Tasarruflar Üzerine Etkisi”, Marmara Üniversitesi İ.İ.B.F. Dergisi, Marmara Üniversitesi, Cilt:23, Sayı:2, İstanbul, 2007, ss.76-77. 

Bu açıklamalar doğrultusunda McKinnon-Shaw modelinin unsurlarını şu şekilde sıralayabiliriz:

• Tasarruf fonksiyonu hem mevduat faizleri hem de büyüme hızından pozitif olarak etkilenmekte,

• Yatırım fonksiyonu reel kredi faizlerinden negatif ve büyüme hızından pozitif olarak etkilenmekte,

• İdari olarak sabit tutulan reel faiz oranları piyasa denge seviyesinin altında tutulmakta,

• Kullanılabilir kredi fiyat dışı tahsisat neticesinde verimsiz bir şekilde dağıtılmaktadır55.

McKinnon ve Shaw yaklaşımı çerçevesinde ortaya atılan bir diğer kavram da “finansal dualizm” kavramıdır. Finansal dualizm, modern veya formel bir finans sektörü ile geleneksel veya informel bir finans sektörünün bir arada varolduğu bir ekonomik yapıya işaret etmektedir56. Bu görüşe göre ekonomide, düşük verimliliğe sahip geleneksel ve yüksek verimliliğe sahip modern üretim teknikleri aynı anda kullanılmaktadır. Modern teknikler daha çok gelir getirirken, geleneksel teknikler daha düşük getiriye sahip bulunmaktadır. Modern ve geleneksel üretim tekniklerinin aynı anda varolması durumunda; finansal baskının bir sonucu olarak girişimcilerin kullanılabilir krediye ulaşabilme kapasitesi, diğer bir deyişle bazı girişimcilerin düşük faizli kredi kullanabilmesi ancak diğerlerinin kullanamaması ekonomide ikili bir yapıya neden olacaktır.

Diğer taraftan, krediye ulaşabilmedeki fırsat eşitsizliği gelir adaletsizliğine de neden olmaktadır.
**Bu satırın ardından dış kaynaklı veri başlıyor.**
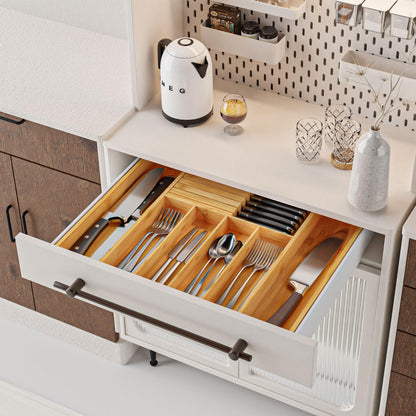 Utensil Organizer Silverware Tray for Drawer - Bamboo Knife Drawer Organizer Expandable Cutlery Organizer in Drawer Knife Block W12.8-20.2" x L16 x H2 (Black)
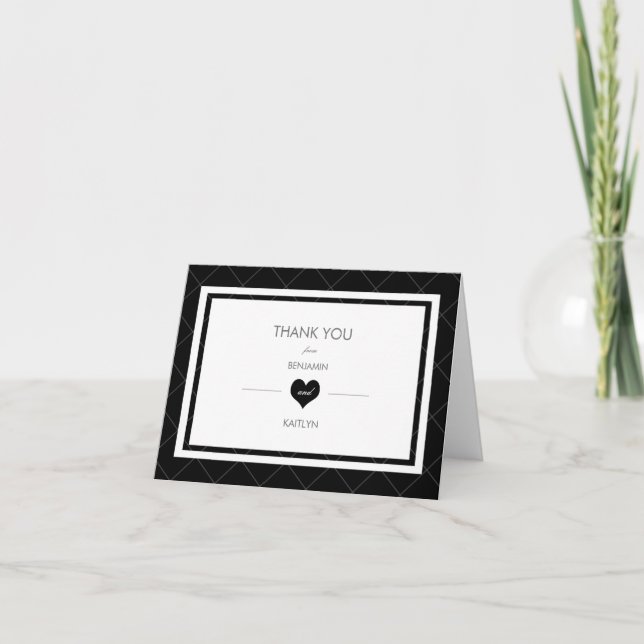Carte de note Coeur moderne Merci - noir et blanc (Devant)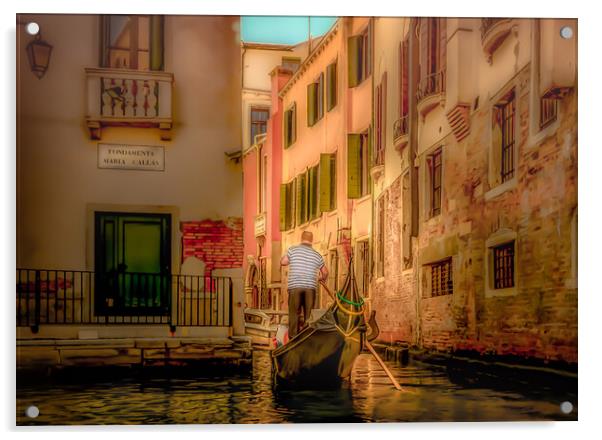 Venetian Gondolier Acrylic by Tylie Duff Photo Art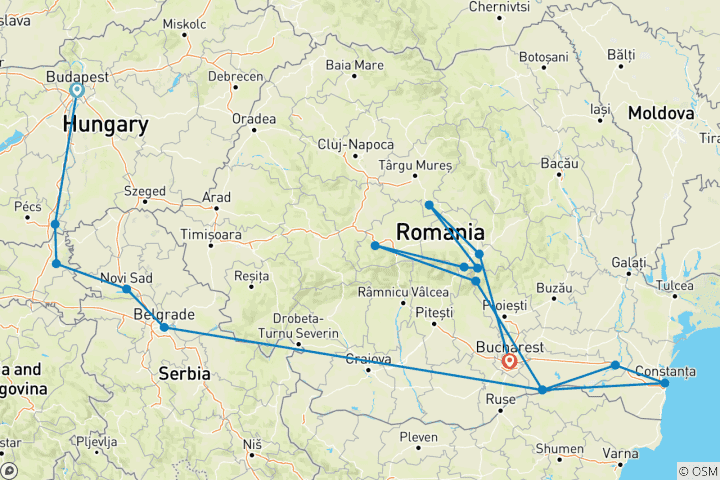 Carte du circuit Le long du Danube, Budapest, la péninsule des Balkans et le delta du Danube (croisière de port à port) (from Budapest to Bucarest)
Ekonomik rantın büyük bir kısmı düşük faizli kredi kullanıp yüksek getirili modern üretim tekniklerine yatırım yapanlara gidecektir. Bu kredileri kullanan firmaların aile şirketi olması durumunda ise gelir dağılımı bozulacaktır.

      

55 Emek, s.69.  56 İçke, s.113. 

Ayrıca sermaye yoğun üretim teknikleri vasıfsız işgücüne olan talebi azaltacak ve böylece işsizlik artıp, vasıfsız işgücü ücretlerinde düşüş meydana gelebilecektir57.

McKinnon ve Shaw yaklaşımının yukarıda değindiğimiz katkıları, özellikle iktisat politikaları alanında temel bir yön değişikliğine yol açmış ve birçok gelişmekte olan ülkede uygulama alanı bulmuştur. Ancak, birkaç istisna dışında beklenen sonuçlara ulaşılamamıştır. Finansal serbestleştirme programları, yatırım ve tasarruf davranışlarını, kuramsal beklentilerin tersi yönünde yapısal olarak değiştirmiştir. Özellikle, finansal serbestleşme ile birlikte yükselen faizler, tasarruf ve yatırımları uyarmada başarısız olurken, iç ve dış borçların beklenmedik seviyelerde yükselmesine neden olmuştur. Büyük bankalar ve uluslararası piyasalarla bağlantısı olan büyük şirketler ve bunlara bağlı olan şirket bankaları, ucuz döviz kredilerine ulaşabilirken, yüksek maliyetlerle, yurt içi piyasalardan kredi alan küçük işletmelerin borçları sürekli olarak yükselmiştir. 1985’lerden itibaren, serbestleşen bu finansal piyasalar çökerken, hükümetler kaçınılmaz olarak finansal piyasalara müdahale etme gereğini duymuşlardır58.